The latest came this week from Portland, Ore., Mayor Sam Adams who writing in a Northwest Credit Union Association bulletin said the city needs to diversify its investment mix “to buy local,” which means reducing some of its bank ties and switching to community banks and CUs.

He said he favored a newly introduced “Responsible Banking Resolution” being adopted in California and across the Northwest which favors community bank/CU deposits and is a direct outgrowth of the Occupy movement.

“The Responsible Banking Resolution is one of the reasons I was attracted to and supported Occupy Wall Street,” Adams said in an interview with editors of Anthem, the email newsletter of the NWCUA.  
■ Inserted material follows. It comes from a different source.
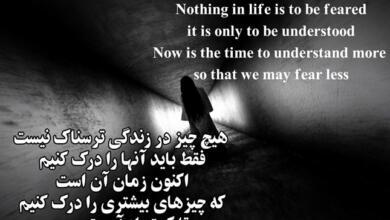 Photo of متن و جملات ناب انگلیسی + زیباترین جملات کوتاه و بلند فلسفی با ترجمه فارسی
The regional trade group has been active in pushing bills through both the Washington and Oregon legislatures allowing greater CU access to municipal funds .A bill in the Washington state Senate awaits action allowing federal CUs to accept $250,000 in public funds.  Similar measures are progressing through the Oregon body.

At the local level, city councils in both Seattle and Portland as well as Berkeley, Calif., and Los Angeles have been reviewing proposed statutes which would move funds out of such megabanks as Wells Fargo and Bank of America and into credit unions.